----- TEXTO FORNECIDO

II – Do vício de violação de lei do Acórdão ora recorrido

h) O Acórdão recorrido, apesar de acompanhar a posição do Recorrente de que, a prescrição poderá ser conhecida, em impugnação judicial, incidentalmente, como eventual causa de inutilidade superveniente da lide, da dívida subjacente ao acto tributário impugnado, por alegadamente o processo não conter todos os elementos indispensáveis ao conhecimento da questão da prescrição.

i) Constam dos autos todos os elementos necessários para efectuar um juízo seguro sobre a verificação da prescrição da dívida em apreço, e, o próprio Tribunal Recorrido solicitou o esclarecimento nos autos de questões que para si constituíam questões essenciais à apreciação da invocada prescrição (e tendo obtido tais esclarecimentos junto da Fazenda Pública – cf. supra nos arts. 23 a 27), não faz qualquer sentido que, a posteriori venha invocar que, “não se encontrando apenso o PEF, difícil se torna aferir, com segurança se ocorrem, ou não, factos suspensivos ou interruptivos do decurso do prazo de prescrição”.

j) A dívida tributária em causa nos autos, e respeitante a IRS do ano 1999 encontra-se prescrita, desde pelo menos 5 de Abril de 2011, uma vez que já decorreram pelo menos (oito) anos, estando esgotado o prazo de prescrição previsto no art. 48.º da LGT, de acordo com a sequência de factos detalhadamente relatados e expostos supra nos arts. 31.º a 46.º para os quais se remete.

k) Verificando-se a prescrição da dívida tributária em causa, deverá ser revogado o Acórdão Recorrido, e, consequentemente, declarada extinta a instância por inutilidade superveniente da lide, em virtude de ter ocorrido a prescrição da dívida tributária relativa a IRS.

----------

● **TAREFAS A REALIZAR**:
A - Que remissões para artigos surgem no trecho sobre a prescrição da dívida de IRS? Indique-as todas.
B - Reproduza, do trecho sobre a prescrição da dívida de IRS, a passagem que começa em "II – Do vício" e continua até "questão da prescrição.".
Os registos não têm qualquer papel nesta parte.

----- DADOS FORNECIDOS

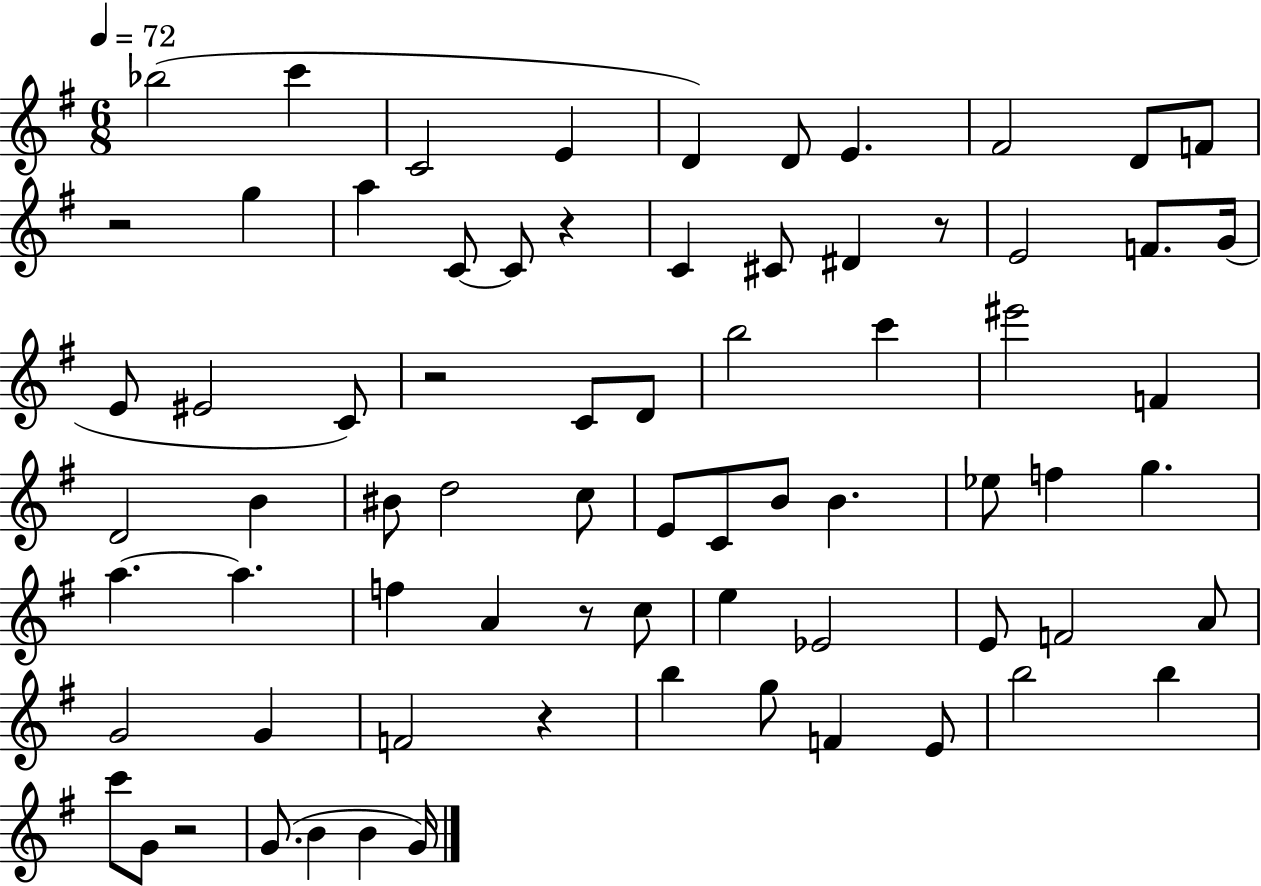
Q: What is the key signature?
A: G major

----------
----- DADOS FORNECIDOS

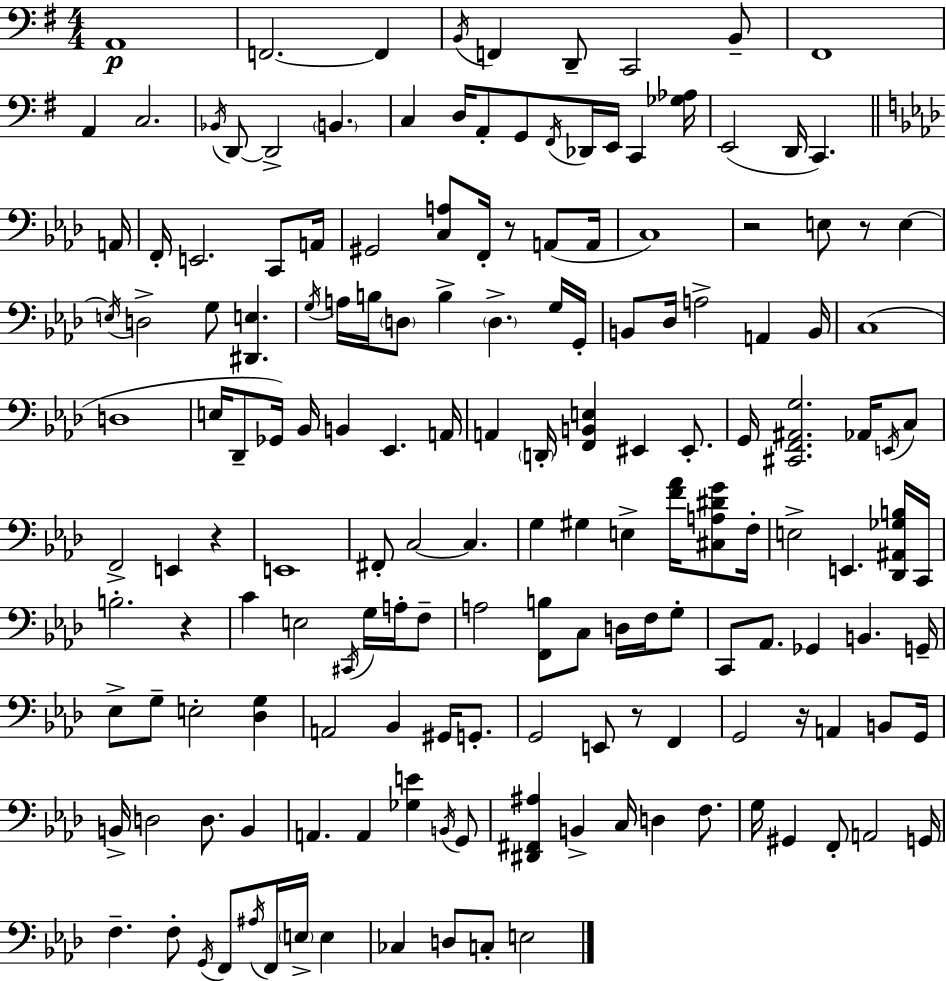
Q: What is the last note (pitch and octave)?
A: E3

----------

● **RESPOSTAS ÀS TAREFAS**:
A -
- arts. 23 a 27
- art. 48.º da LGT
- arts. 31.º a 46.º

B -
II – Do vício de violação de lei do Acórdão ora recorrido

h) O Acórdão recorrido, apesar de acompanhar a posição do Recorrente de que, a prescrição poderá ser conhecida, em impugnação judicial, incidentalmente, como eventual causa de inutilidade superveniente da lide, da dívida subjacente ao acto tributário impugnado, por alegadamente o processo não conter todos os elementos indispensáveis ao conhecimento da questão da prescrição.